Kaja Kallas va-t-elle prendre les rênes de l'Estonie ?
Le Premier ministre estonien, Jüri Ratas (Parti du centre), a démissionné suite à l'ouverture d'une enquête pour corruption dans le cadre de l'octroi d'un crédit de l'Etat destiné à un projet immobilier. Il revient désormais à Kaja Kallas - présidente du Parti de la réforme (libéral, centre-droit), dirigeante de l'opposition et véritable gagnante du scrutin - de former un nouveau gouvernement.
Le Premier ministre s'est fourvoyé
Sur ERR Online, le sociologue Juhan Kivirähk explique le pari raté du Premier ministre démissionnaire Jüri Ratas :
«Le Parti du centre, alors partenaire de coalition, espérait que le Parti de la réforme soit en position de faiblesse. Une hypothèse qui ne s'est pas vérifiée - ce dernier continuant de mobiliser le plus d'électeurs. Les scandales qui ont ponctué le gouvernement de Ratas ont aiguillonné le Parti de la réforme dans sa combativité, le motivant à revenir au pouvoir pour remettre l'Etat sur les rails. Ratas a été constamment obligé de s'excuser pour des déclarations des leaders du EKRE et ainsi de défendre des valeurs et des positions qui ne correspondaient pas vraiment à celles du parti du centre. Le plan de Ratas a fini par se retourner contre lui et la coalition gouvernementale a été fatale au parti du centre.»
Quand les choses se gâtent, les femmes montent au créneau
La Stampa se félicite de l'arrivée au pouvoir d'une nouvelle cheffe de gouvernement :
«La Norvège, la Lituanie, le Danemark, l'Islande et la Finlande vont ainsi être dirigés par des femmes. Six femmes à la tête de gouvernements européens. Du jamais vu. Ce rôle de dirigeant leur est confié grâce à leurs capacités et à leur expertise. Ce n'est pas un hasard si elles sont appelées à gouverner leur pays dans une période de crise sanitaire et économique. Comme bien souvent, et cela ne vaut pas uniquement en politique, lorsque les choses se corsent, ce sont les femmes qui entrent dans l'arène. ... Elles se battent plus énergiquement parce qu'elles doivent surmonter les obstacles d'un monde marqué par le patriarcat, et qu'elles sont souvent plus courageuses et plus vaillantes.»
Personne ne s'offusque de la corruption du Parti du centre
Postimees s'étonne de ce que le Parti du centre puisse être perçu comme un partenaire de coalition potentiel :
«Nous vivons dans un monde singulier.
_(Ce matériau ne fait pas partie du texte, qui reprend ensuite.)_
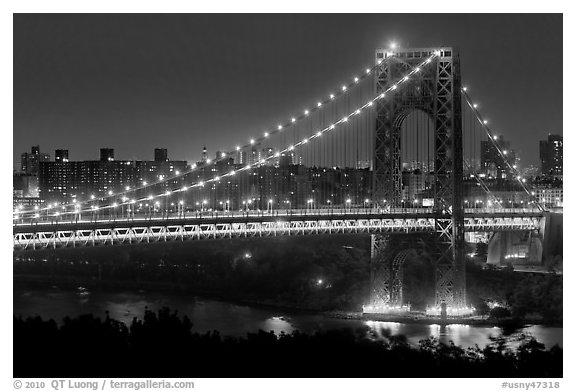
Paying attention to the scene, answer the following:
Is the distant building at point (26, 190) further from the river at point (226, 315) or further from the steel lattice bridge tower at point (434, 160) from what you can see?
the steel lattice bridge tower at point (434, 160)

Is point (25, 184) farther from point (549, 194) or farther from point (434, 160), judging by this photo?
point (434, 160)

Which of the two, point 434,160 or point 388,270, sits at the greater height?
point 434,160

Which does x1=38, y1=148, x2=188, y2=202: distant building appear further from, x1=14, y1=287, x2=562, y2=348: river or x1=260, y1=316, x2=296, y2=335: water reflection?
x1=260, y1=316, x2=296, y2=335: water reflection

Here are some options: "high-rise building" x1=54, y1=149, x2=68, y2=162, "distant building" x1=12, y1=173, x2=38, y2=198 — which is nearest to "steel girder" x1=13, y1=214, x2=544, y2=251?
"distant building" x1=12, y1=173, x2=38, y2=198

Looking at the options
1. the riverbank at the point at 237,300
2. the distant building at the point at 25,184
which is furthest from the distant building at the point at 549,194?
the distant building at the point at 25,184

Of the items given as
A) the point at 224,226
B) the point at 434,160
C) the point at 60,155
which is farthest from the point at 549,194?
the point at 60,155

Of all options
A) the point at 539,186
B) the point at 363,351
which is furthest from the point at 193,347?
the point at 539,186
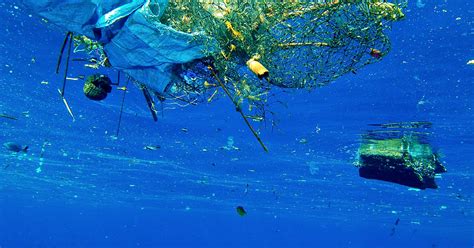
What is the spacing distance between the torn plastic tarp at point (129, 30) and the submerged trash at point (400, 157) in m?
15.1

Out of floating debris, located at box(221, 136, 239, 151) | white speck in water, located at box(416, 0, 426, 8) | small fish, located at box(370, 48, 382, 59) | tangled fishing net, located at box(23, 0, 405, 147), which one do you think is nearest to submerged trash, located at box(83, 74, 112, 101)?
tangled fishing net, located at box(23, 0, 405, 147)

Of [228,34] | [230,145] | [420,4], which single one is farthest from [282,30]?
[230,145]

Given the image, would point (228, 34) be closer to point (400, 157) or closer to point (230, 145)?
point (400, 157)

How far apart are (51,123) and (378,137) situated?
19.3 metres

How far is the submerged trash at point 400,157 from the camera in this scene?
17.5m

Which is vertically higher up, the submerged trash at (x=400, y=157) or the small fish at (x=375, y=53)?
the submerged trash at (x=400, y=157)

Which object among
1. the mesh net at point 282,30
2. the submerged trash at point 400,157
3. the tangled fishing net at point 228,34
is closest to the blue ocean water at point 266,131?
the submerged trash at point 400,157

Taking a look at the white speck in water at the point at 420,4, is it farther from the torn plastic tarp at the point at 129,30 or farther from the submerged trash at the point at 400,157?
the submerged trash at the point at 400,157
Quelques heures après que le parquet général a signifié au Parti du centre les accusations de corruption à son encontre, le gouvernement de Jüri Ratas a démissionné. Un peu plus tard, le parti renaissait de ses cendres et revenait dans le jeu politique. Il est étrange que les partis comme les chroniqueurs politiques envisagent la participation du Parti du centre à la nouvelle coalition comme une éventualité sérieuse, et ce bien que le parti, en plus des nouvelles accusations, ait déjà été condamné en justice. Il y a quelque chose de vicié dans l'attitude de la société vis-à-vis de la corruption.»
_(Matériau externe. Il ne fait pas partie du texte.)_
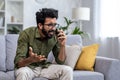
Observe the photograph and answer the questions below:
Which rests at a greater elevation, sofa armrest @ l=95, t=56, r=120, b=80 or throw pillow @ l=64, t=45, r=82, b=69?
throw pillow @ l=64, t=45, r=82, b=69

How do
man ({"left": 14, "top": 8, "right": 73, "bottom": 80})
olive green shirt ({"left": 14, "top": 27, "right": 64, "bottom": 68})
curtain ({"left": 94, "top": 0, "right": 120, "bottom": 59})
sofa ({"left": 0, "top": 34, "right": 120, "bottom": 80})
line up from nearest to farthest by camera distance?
man ({"left": 14, "top": 8, "right": 73, "bottom": 80})
olive green shirt ({"left": 14, "top": 27, "right": 64, "bottom": 68})
sofa ({"left": 0, "top": 34, "right": 120, "bottom": 80})
curtain ({"left": 94, "top": 0, "right": 120, "bottom": 59})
Un test de taille pour Kallas
Eesti Päevaleht se demande si Kaja Kallas, la cheffe de l'opposition et véritable vainqueure des élections de 2019, saura tirer son épingle du jeu :
«Si elle ne parvient pas à former un nouveau gouvernement, c'en sera fini de sa carrière de cheffe de file du Parti de la réforme. La négociatrice du Parti du centre, Mailis Reps, a exclu de conclure une nouvelle coalition avec le parti d'extrême droite EKRE, ce qui permet d'espérer que Kallas réussira ce test. Il est en effet plus facile pour Kallas de négocier avec Reps qu'avec Ratas, car les divergences sont trop importantes entre les deux politiques. On peut néanmoins se demander si Reps, qui avait dû démissionner il y a deux mois pour l'usage abusif de ses voitures de fonction, pourra faire son retour dans la politique gouvernementale. A priori non, car son assise morale reste trop chancelante.»